## WHAT YOU WILL DO
Count the lines below that contain the string "evenodd", treating uppercase and lowercase as different. Reply with the number only.
┌──
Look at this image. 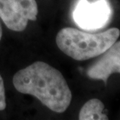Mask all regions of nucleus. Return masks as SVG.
Segmentation results:
<instances>
[{
    "mask_svg": "<svg viewBox=\"0 0 120 120\" xmlns=\"http://www.w3.org/2000/svg\"><path fill=\"white\" fill-rule=\"evenodd\" d=\"M35 0H0V18L9 30L23 31L28 21L37 20Z\"/></svg>",
    "mask_w": 120,
    "mask_h": 120,
    "instance_id": "nucleus-4",
    "label": "nucleus"
},
{
    "mask_svg": "<svg viewBox=\"0 0 120 120\" xmlns=\"http://www.w3.org/2000/svg\"><path fill=\"white\" fill-rule=\"evenodd\" d=\"M105 105L101 101L97 98L89 100L83 105L79 113L80 120L109 119L106 115L103 114Z\"/></svg>",
    "mask_w": 120,
    "mask_h": 120,
    "instance_id": "nucleus-6",
    "label": "nucleus"
},
{
    "mask_svg": "<svg viewBox=\"0 0 120 120\" xmlns=\"http://www.w3.org/2000/svg\"><path fill=\"white\" fill-rule=\"evenodd\" d=\"M2 36V27L1 23H0V41H1Z\"/></svg>",
    "mask_w": 120,
    "mask_h": 120,
    "instance_id": "nucleus-8",
    "label": "nucleus"
},
{
    "mask_svg": "<svg viewBox=\"0 0 120 120\" xmlns=\"http://www.w3.org/2000/svg\"><path fill=\"white\" fill-rule=\"evenodd\" d=\"M13 83L20 93L30 94L57 113L68 109L72 92L61 72L46 62L38 61L13 76Z\"/></svg>",
    "mask_w": 120,
    "mask_h": 120,
    "instance_id": "nucleus-1",
    "label": "nucleus"
},
{
    "mask_svg": "<svg viewBox=\"0 0 120 120\" xmlns=\"http://www.w3.org/2000/svg\"><path fill=\"white\" fill-rule=\"evenodd\" d=\"M6 95H5V87L4 82L2 76L0 75V111H2L6 109Z\"/></svg>",
    "mask_w": 120,
    "mask_h": 120,
    "instance_id": "nucleus-7",
    "label": "nucleus"
},
{
    "mask_svg": "<svg viewBox=\"0 0 120 120\" xmlns=\"http://www.w3.org/2000/svg\"><path fill=\"white\" fill-rule=\"evenodd\" d=\"M120 72V42L116 41L87 70L88 77L101 80L106 84L112 73Z\"/></svg>",
    "mask_w": 120,
    "mask_h": 120,
    "instance_id": "nucleus-5",
    "label": "nucleus"
},
{
    "mask_svg": "<svg viewBox=\"0 0 120 120\" xmlns=\"http://www.w3.org/2000/svg\"><path fill=\"white\" fill-rule=\"evenodd\" d=\"M112 14L109 0H77L73 10V19L79 27L94 31L106 27Z\"/></svg>",
    "mask_w": 120,
    "mask_h": 120,
    "instance_id": "nucleus-3",
    "label": "nucleus"
},
{
    "mask_svg": "<svg viewBox=\"0 0 120 120\" xmlns=\"http://www.w3.org/2000/svg\"><path fill=\"white\" fill-rule=\"evenodd\" d=\"M119 34L118 28L90 34L66 27L57 34L56 41L62 52L75 60L83 61L102 55L116 41Z\"/></svg>",
    "mask_w": 120,
    "mask_h": 120,
    "instance_id": "nucleus-2",
    "label": "nucleus"
}]
</instances>
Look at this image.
└──
## ANSWER BELOW
8